J.J Abrams said in an interview with Slash Film that he wants us to feel we can all be Luke Skywalker: “To me Star Wars was never about science fiction — it was a spiritual story. And it was more of a fairytale in that regard. For me when I heard Obi-Wan say that the Force surrounds us and binds us all together, there was no judgement about who you were. This was something that we could all access. Being strong with the Force didn’t mean something scientific, it meant something spiritual. It meant someone who could believe, someone who could reach down to the depths of your feelings and follow this primal energy that was flowing through all of us….we would like to believe that when shit gets serious, that you could harness that Force I was told surrounds not just some of us but every living thing. And so, I really feel like the assumption that any character needs to have inherited a certain number of midi-chlorians or needs to be part of a bloodline… that wasn’t where my heart was. And so I respect and adhere to the canon but I also say that the Force has always seemed to me to be more inclusive and stronger than that.”

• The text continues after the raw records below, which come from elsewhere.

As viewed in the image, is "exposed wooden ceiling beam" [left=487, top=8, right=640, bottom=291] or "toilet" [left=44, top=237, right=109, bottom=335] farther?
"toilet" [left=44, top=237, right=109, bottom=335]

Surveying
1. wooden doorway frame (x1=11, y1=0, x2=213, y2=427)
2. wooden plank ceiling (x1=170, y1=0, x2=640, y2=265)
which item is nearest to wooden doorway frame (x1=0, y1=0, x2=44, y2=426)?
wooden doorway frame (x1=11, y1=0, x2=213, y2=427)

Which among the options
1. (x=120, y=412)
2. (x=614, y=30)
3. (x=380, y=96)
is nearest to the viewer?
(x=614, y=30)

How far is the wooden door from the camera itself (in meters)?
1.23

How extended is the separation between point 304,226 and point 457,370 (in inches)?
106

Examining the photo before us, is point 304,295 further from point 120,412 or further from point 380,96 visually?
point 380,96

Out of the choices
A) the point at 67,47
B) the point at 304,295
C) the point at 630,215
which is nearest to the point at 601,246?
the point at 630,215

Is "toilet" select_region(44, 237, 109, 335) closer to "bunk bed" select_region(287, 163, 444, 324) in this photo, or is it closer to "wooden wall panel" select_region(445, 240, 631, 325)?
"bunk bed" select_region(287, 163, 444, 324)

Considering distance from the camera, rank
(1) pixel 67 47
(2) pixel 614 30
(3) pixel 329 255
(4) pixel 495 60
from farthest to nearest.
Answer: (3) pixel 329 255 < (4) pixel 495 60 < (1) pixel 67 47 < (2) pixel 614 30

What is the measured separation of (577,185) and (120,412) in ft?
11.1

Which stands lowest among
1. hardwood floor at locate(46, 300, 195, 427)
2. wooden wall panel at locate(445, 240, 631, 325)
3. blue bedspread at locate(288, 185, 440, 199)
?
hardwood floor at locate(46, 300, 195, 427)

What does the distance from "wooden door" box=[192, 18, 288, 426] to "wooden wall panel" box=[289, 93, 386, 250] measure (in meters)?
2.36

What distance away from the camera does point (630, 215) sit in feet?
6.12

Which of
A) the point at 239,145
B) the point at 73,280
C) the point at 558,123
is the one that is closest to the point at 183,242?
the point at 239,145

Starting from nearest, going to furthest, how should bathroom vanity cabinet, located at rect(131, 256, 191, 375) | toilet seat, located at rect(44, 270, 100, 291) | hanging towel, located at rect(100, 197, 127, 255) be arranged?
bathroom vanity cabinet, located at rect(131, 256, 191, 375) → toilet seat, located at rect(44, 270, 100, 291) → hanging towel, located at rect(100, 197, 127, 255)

Choosing to peek behind the Stormtrooper mask is a brilliant means of reminding us of the lesson we first learned from Darth Vadar’s story of redemption: however fearsome or invulnerable any individual may seem, we are all human beings who once came from somewhere. We are all capable of change and surprises. In Finn’s awakening and escape, The Force Awakens challenges us to see the potential spark of humanity even in the Stormtrooper, the once-symbol of terrifying soulnessess. If we come to view the Stormtroopers as an enslaved people, rather than blank machinery, we understand that the potential life and humanity in the universe is beyond what we could imagine before the Force awakens.